Repeat the entries without change, omitting the pictures.

## Data for processing
--------------------
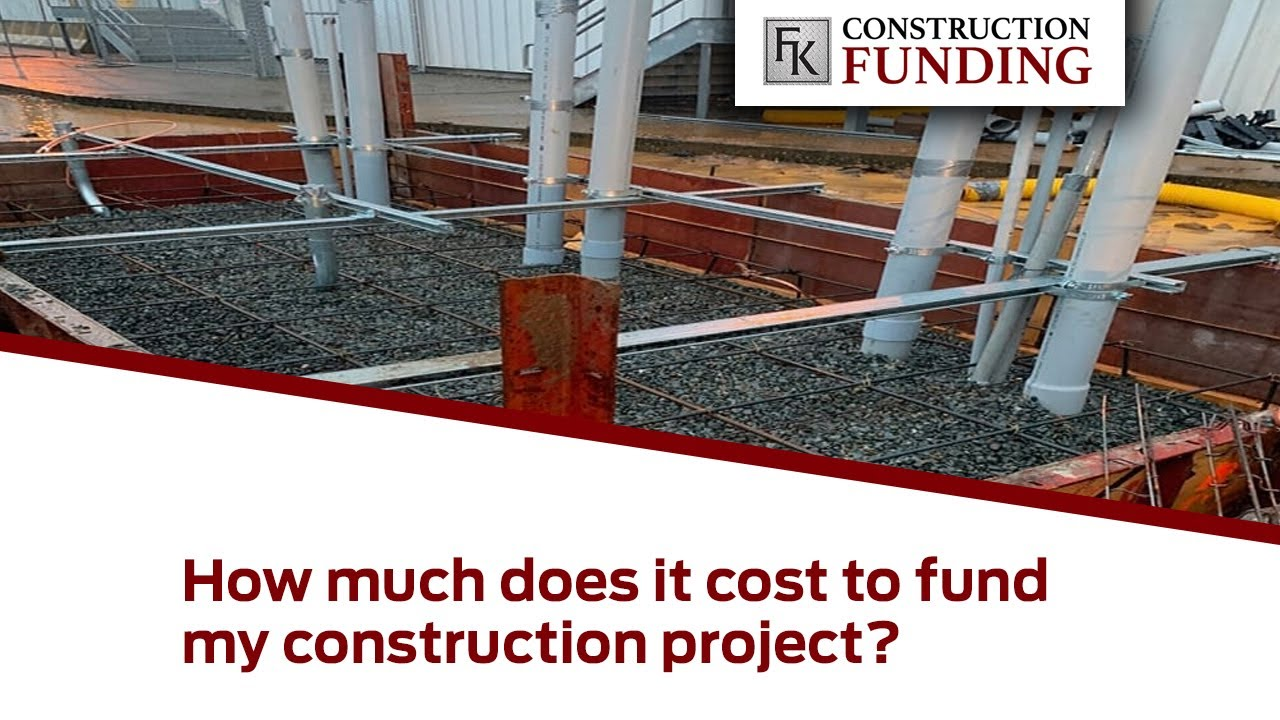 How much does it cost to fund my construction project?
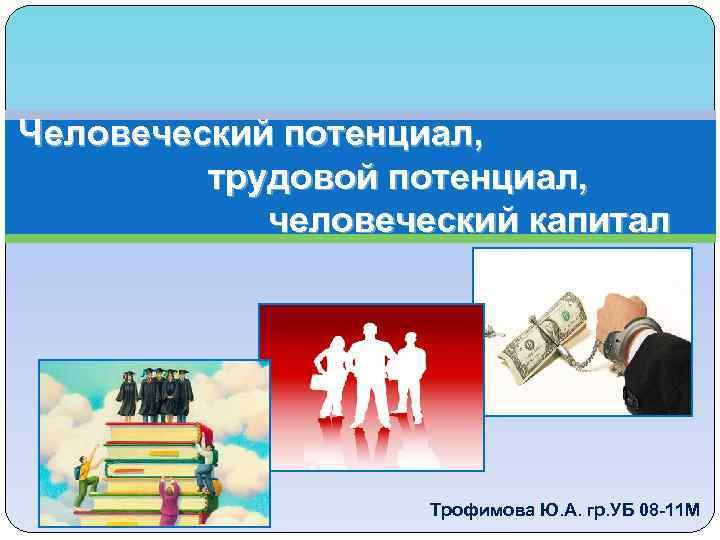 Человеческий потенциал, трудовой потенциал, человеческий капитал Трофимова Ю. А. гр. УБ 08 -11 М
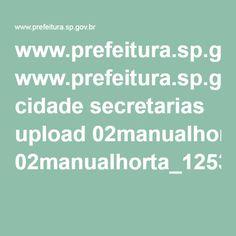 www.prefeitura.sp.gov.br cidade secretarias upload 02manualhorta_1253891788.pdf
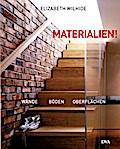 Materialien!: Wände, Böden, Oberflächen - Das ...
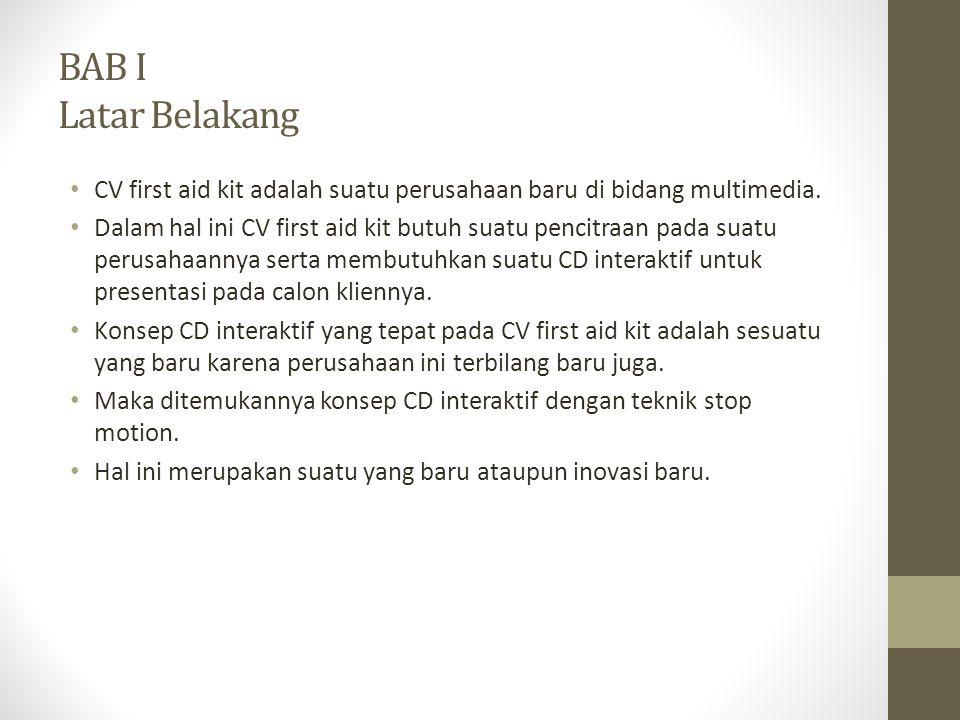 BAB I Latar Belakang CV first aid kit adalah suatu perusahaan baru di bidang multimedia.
--------------------
## Solution to the exercise
 How much does it cost to fund my construction project?
 Человеческий потенциал, трудовой потенциал, человеческий капитал Трофимова Ю. А. гр. УБ 08 -11 М
 www.prefeitura.sp.gov.br cidade secretarias upload 02manualhorta_1253891788.pdf
 Materialien!: Wände, Böden, Oberflächen - Das ...
 BAB I Latar Belakang CV first aid kit adalah suatu perusahaan baru di bidang multimedia.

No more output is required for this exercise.